⟨

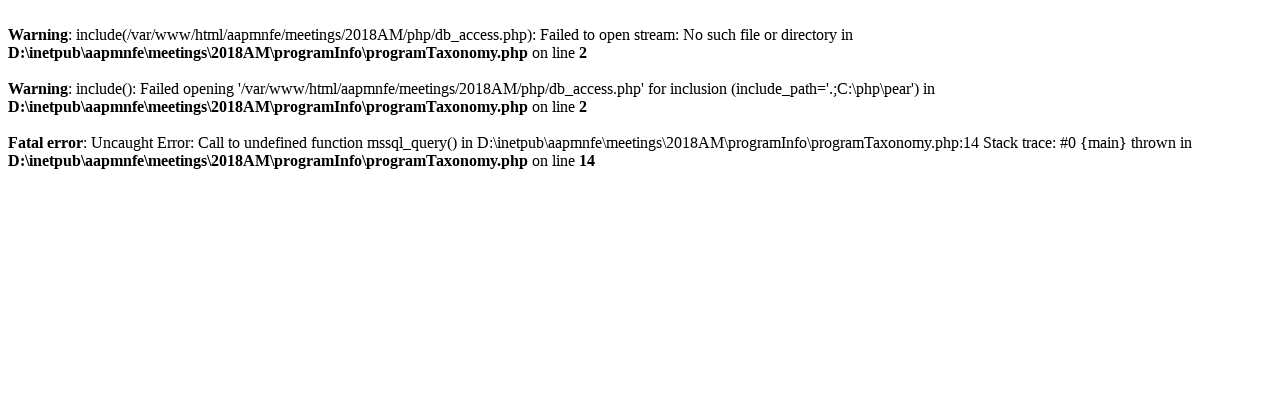

--- FILE ---
content_type: text/html; charset=UTF-8
request_url: https://w3.aapm.org/meetings/2018AM/programInfo/programTaxonomy.php?taxo=TH-%20Radiation%20dose%20measurement%20devices:%20Development%20(new%20technology%20and%20techniques)
body_size: 338
content:
<br />
<b>Warning</b>:  include(/var/www/html/aapmnfe/meetings/2018AM/php/db_access.php): Failed to open stream: No such file or directory in <b>D:\inetpub\aapmnfe\meetings\2018AM\programInfo\programTaxonomy.php</b> on line <b>2</b><br />
<br />
<b>Warning</b>:  include(): Failed opening '/var/www/html/aapmnfe/meetings/2018AM/php/db_access.php' for inclusion (include_path='.;C:\php\pear') in <b>D:\inetpub\aapmnfe\meetings\2018AM\programInfo\programTaxonomy.php</b> on line <b>2</b><br />
<br />
<b>Fatal error</b>:  Uncaught Error: Call to undefined function mssql_query() in D:\inetpub\aapmnfe\meetings\2018AM\programInfo\programTaxonomy.php:14
Stack trace:
#0 {main}
  thrown in <b>D:\inetpub\aapmnfe\meetings\2018AM\programInfo\programTaxonomy.php</b> on line <b>14</b><br />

⟩

Exercise details
Find the number of lines in the material above that contain the word "Warning"; write that number and nothing else.

Answer to this problem
2